According to evolutionary geologists, beginning about 300 millions years ago, marine animals living in shallow salt seas died and sank to the sea floor. Over tens of millions of years, their hard-shelled bodies built up hundreds of feet of limestone. After millions of years of burial under sediment, uplift, and erosion, both the Carlsbad Caverns and Mammoth Caves began to form, taking many millions of years for water to erode in the limestone. Secular geologists have obtained these ancient dates from radiometric dating techniques, though the range of calculated dates actually varies quite widely. These geologists also assume that the rate of cave formation observed today is the same as it was when these caves originally formed. And since the effect of acidic water on limestone has been observed to be a slow process, geologists reason that large caves and caverns required millions of years to form.

Cave formation

Biblical explanation

Most of the major limestone layers show evidence that they were laid down by large amounts of water. They contain large numbers of catastrophically buried fossils. It is probable that they formed during the global Flood of Noah’s day (Genesis 6–9), when lime-rich volcanic waters gushed from springs on the ocean floors. These limestone layers were then buried rapidly by other layers of sediment, trapping considerable amounts of water within each limestone layer. Naturally, these layers began to harden over time; however, the water within each layer retarded this process and kept the limestone pliable. In the after-effects of the Flood, great tectonic activity would have uplifted the limestone layers, bringing them closer to the surface. Bent and twisted layers of rock are seen today, testifying of these movements. These movements not only created fractures in the partially hardened layers of limestone, but the extreme pressure also forced out much of the trapped water within these layers. The water then began to flow along the horizontal and vertical channels, which had also been produced by the earth’s tectonic activity.

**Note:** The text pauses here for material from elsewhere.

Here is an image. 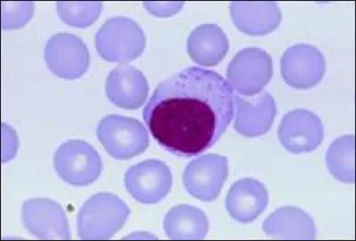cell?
<instances>
[{"instance_id": "6da1fadb", "label": "cell", "mask_w": 356, "mask_h": 241, "mask_svg": "<svg viewBox=\"0 0 356 241\" xmlns=\"http://www.w3.org/2000/svg\"><path fill=\"white\" fill-rule=\"evenodd\" d=\"M143 114L165 150L179 157L197 156L227 131L234 118V94L218 72L189 67L162 81Z\"/></svg>"}, {"instance_id": "7a4b0ae2", "label": "cell", "mask_w": 356, "mask_h": 241, "mask_svg": "<svg viewBox=\"0 0 356 241\" xmlns=\"http://www.w3.org/2000/svg\"><path fill=\"white\" fill-rule=\"evenodd\" d=\"M130 210L119 197L100 192L88 199L77 218V229L81 240H108L125 224Z\"/></svg>"}, {"instance_id": "3957f363", "label": "cell", "mask_w": 356, "mask_h": 241, "mask_svg": "<svg viewBox=\"0 0 356 241\" xmlns=\"http://www.w3.org/2000/svg\"><path fill=\"white\" fill-rule=\"evenodd\" d=\"M144 31L132 19L117 17L102 25L95 35V47L107 62L126 63L138 59L144 52Z\"/></svg>"}, {"instance_id": "277c9868", "label": "cell", "mask_w": 356, "mask_h": 241, "mask_svg": "<svg viewBox=\"0 0 356 241\" xmlns=\"http://www.w3.org/2000/svg\"><path fill=\"white\" fill-rule=\"evenodd\" d=\"M98 140L108 154L126 160L138 156L150 145L147 130L139 120L120 115L104 117L97 128Z\"/></svg>"}, {"instance_id": "5b68a950", "label": "cell", "mask_w": 356, "mask_h": 241, "mask_svg": "<svg viewBox=\"0 0 356 241\" xmlns=\"http://www.w3.org/2000/svg\"><path fill=\"white\" fill-rule=\"evenodd\" d=\"M273 61L265 50L249 47L237 53L227 69L229 85L243 97L261 93L271 81Z\"/></svg>"}, {"instance_id": "8992f818", "label": "cell", "mask_w": 356, "mask_h": 241, "mask_svg": "<svg viewBox=\"0 0 356 241\" xmlns=\"http://www.w3.org/2000/svg\"><path fill=\"white\" fill-rule=\"evenodd\" d=\"M54 167L69 185L87 186L98 179L103 169L100 155L87 142H65L56 151Z\"/></svg>"}, {"instance_id": "52a82bcc", "label": "cell", "mask_w": 356, "mask_h": 241, "mask_svg": "<svg viewBox=\"0 0 356 241\" xmlns=\"http://www.w3.org/2000/svg\"><path fill=\"white\" fill-rule=\"evenodd\" d=\"M47 67L57 77L68 79L81 78L87 72L90 56L83 40L72 33H57L44 47Z\"/></svg>"}, {"instance_id": "ba28073f", "label": "cell", "mask_w": 356, "mask_h": 241, "mask_svg": "<svg viewBox=\"0 0 356 241\" xmlns=\"http://www.w3.org/2000/svg\"><path fill=\"white\" fill-rule=\"evenodd\" d=\"M228 174L227 157L207 154L187 165L183 174L184 188L190 195L200 201H213L220 193Z\"/></svg>"}, {"instance_id": "9c48e42d", "label": "cell", "mask_w": 356, "mask_h": 241, "mask_svg": "<svg viewBox=\"0 0 356 241\" xmlns=\"http://www.w3.org/2000/svg\"><path fill=\"white\" fill-rule=\"evenodd\" d=\"M127 191L142 204H156L172 188L173 177L163 161L148 160L129 167L124 178Z\"/></svg>"}, {"instance_id": "30bf717a", "label": "cell", "mask_w": 356, "mask_h": 241, "mask_svg": "<svg viewBox=\"0 0 356 241\" xmlns=\"http://www.w3.org/2000/svg\"><path fill=\"white\" fill-rule=\"evenodd\" d=\"M325 58L316 47L298 44L282 55L281 72L289 87L306 90L314 88L325 75Z\"/></svg>"}, {"instance_id": "8fae6325", "label": "cell", "mask_w": 356, "mask_h": 241, "mask_svg": "<svg viewBox=\"0 0 356 241\" xmlns=\"http://www.w3.org/2000/svg\"><path fill=\"white\" fill-rule=\"evenodd\" d=\"M278 135L285 150L294 154L307 153L322 144L324 128L316 113L304 109L294 110L282 118Z\"/></svg>"}, {"instance_id": "7c38bea8", "label": "cell", "mask_w": 356, "mask_h": 241, "mask_svg": "<svg viewBox=\"0 0 356 241\" xmlns=\"http://www.w3.org/2000/svg\"><path fill=\"white\" fill-rule=\"evenodd\" d=\"M24 226L40 240H70L71 231L62 206L49 199H31L22 210Z\"/></svg>"}, {"instance_id": "4fadbf2b", "label": "cell", "mask_w": 356, "mask_h": 241, "mask_svg": "<svg viewBox=\"0 0 356 241\" xmlns=\"http://www.w3.org/2000/svg\"><path fill=\"white\" fill-rule=\"evenodd\" d=\"M252 99L235 94L234 128L245 138H257L266 134L275 122L277 107L271 94L263 92Z\"/></svg>"}, {"instance_id": "5bb4252c", "label": "cell", "mask_w": 356, "mask_h": 241, "mask_svg": "<svg viewBox=\"0 0 356 241\" xmlns=\"http://www.w3.org/2000/svg\"><path fill=\"white\" fill-rule=\"evenodd\" d=\"M108 99L122 109L136 110L147 99V79L139 69L120 65L110 72L106 85Z\"/></svg>"}, {"instance_id": "9a60e30c", "label": "cell", "mask_w": 356, "mask_h": 241, "mask_svg": "<svg viewBox=\"0 0 356 241\" xmlns=\"http://www.w3.org/2000/svg\"><path fill=\"white\" fill-rule=\"evenodd\" d=\"M268 201V192L262 183L244 178L235 182L229 190L225 208L235 221L249 224L261 215Z\"/></svg>"}, {"instance_id": "2e32d148", "label": "cell", "mask_w": 356, "mask_h": 241, "mask_svg": "<svg viewBox=\"0 0 356 241\" xmlns=\"http://www.w3.org/2000/svg\"><path fill=\"white\" fill-rule=\"evenodd\" d=\"M230 13L235 27L249 36L272 33L282 22V13L275 2H232Z\"/></svg>"}, {"instance_id": "e0dca14e", "label": "cell", "mask_w": 356, "mask_h": 241, "mask_svg": "<svg viewBox=\"0 0 356 241\" xmlns=\"http://www.w3.org/2000/svg\"><path fill=\"white\" fill-rule=\"evenodd\" d=\"M263 231L277 240H314L317 235L314 219L296 207L276 209L264 222Z\"/></svg>"}, {"instance_id": "ac0fdd59", "label": "cell", "mask_w": 356, "mask_h": 241, "mask_svg": "<svg viewBox=\"0 0 356 241\" xmlns=\"http://www.w3.org/2000/svg\"><path fill=\"white\" fill-rule=\"evenodd\" d=\"M230 45L224 31L216 24H202L191 33L187 52L193 62L206 67L217 66L227 55Z\"/></svg>"}, {"instance_id": "d6986e66", "label": "cell", "mask_w": 356, "mask_h": 241, "mask_svg": "<svg viewBox=\"0 0 356 241\" xmlns=\"http://www.w3.org/2000/svg\"><path fill=\"white\" fill-rule=\"evenodd\" d=\"M209 227L204 212L190 205L176 206L164 219V231L170 240H203Z\"/></svg>"}, {"instance_id": "ffe728a7", "label": "cell", "mask_w": 356, "mask_h": 241, "mask_svg": "<svg viewBox=\"0 0 356 241\" xmlns=\"http://www.w3.org/2000/svg\"><path fill=\"white\" fill-rule=\"evenodd\" d=\"M330 173L345 183L355 182V136L344 135L330 144L326 153Z\"/></svg>"}, {"instance_id": "44dd1931", "label": "cell", "mask_w": 356, "mask_h": 241, "mask_svg": "<svg viewBox=\"0 0 356 241\" xmlns=\"http://www.w3.org/2000/svg\"><path fill=\"white\" fill-rule=\"evenodd\" d=\"M102 2H66L56 3V11L66 24L73 27L90 26L101 14Z\"/></svg>"}, {"instance_id": "7402d4cb", "label": "cell", "mask_w": 356, "mask_h": 241, "mask_svg": "<svg viewBox=\"0 0 356 241\" xmlns=\"http://www.w3.org/2000/svg\"><path fill=\"white\" fill-rule=\"evenodd\" d=\"M1 6L3 30H17L33 17V2H2Z\"/></svg>"}, {"instance_id": "603a6c76", "label": "cell", "mask_w": 356, "mask_h": 241, "mask_svg": "<svg viewBox=\"0 0 356 241\" xmlns=\"http://www.w3.org/2000/svg\"><path fill=\"white\" fill-rule=\"evenodd\" d=\"M149 13L157 17H170L183 8L184 2H145Z\"/></svg>"}, {"instance_id": "cb8c5ba5", "label": "cell", "mask_w": 356, "mask_h": 241, "mask_svg": "<svg viewBox=\"0 0 356 241\" xmlns=\"http://www.w3.org/2000/svg\"><path fill=\"white\" fill-rule=\"evenodd\" d=\"M3 128L6 130V135L5 132L3 131V135H4L8 139L6 142H8V146L6 147L3 148V153H5L6 151V153L3 156V163H5L6 160H11V158H14L15 153H17V150L18 147V141L17 135L14 132L10 126H6V124H3Z\"/></svg>"}]
</instances>
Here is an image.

It is likely that the tectonic activity of the earth also released hydrogen sulfide, combining with ground water to create sulfuric acid that could have swiftly eaten away tremendous amounts of limestone. In addition, as the floodwaters receded completely from the earth’s surface, the groundwater would have taken some time to reach a balanced level. The water flowing beneath the earth’s surface would have been tainted with acid from the great amounts of decaying organic matter above after it seeped through the first few layers of soil. With such extreme amounts of acidic water, the caves would have been carved out in a short time.

Speleothems such as stalagmites and stalactites have also been found to form rapidly under the right conditions. It is observed that the caves and their formations found in tropical rain forests form much more rapidly due to the increased rainfall.

Consider it

Caves and their formations did not need many millions of years to form, they could have formed rapidly during the closing stages of, and after, the worldwide Flood of Noah’s day. With the incredible amounts of water from the Flood, the increased carbon levels from all the decaying matter and the related tectonic activity, the global Flood described in Genesis 7–8 produced the right conditions for caves to form very quickly.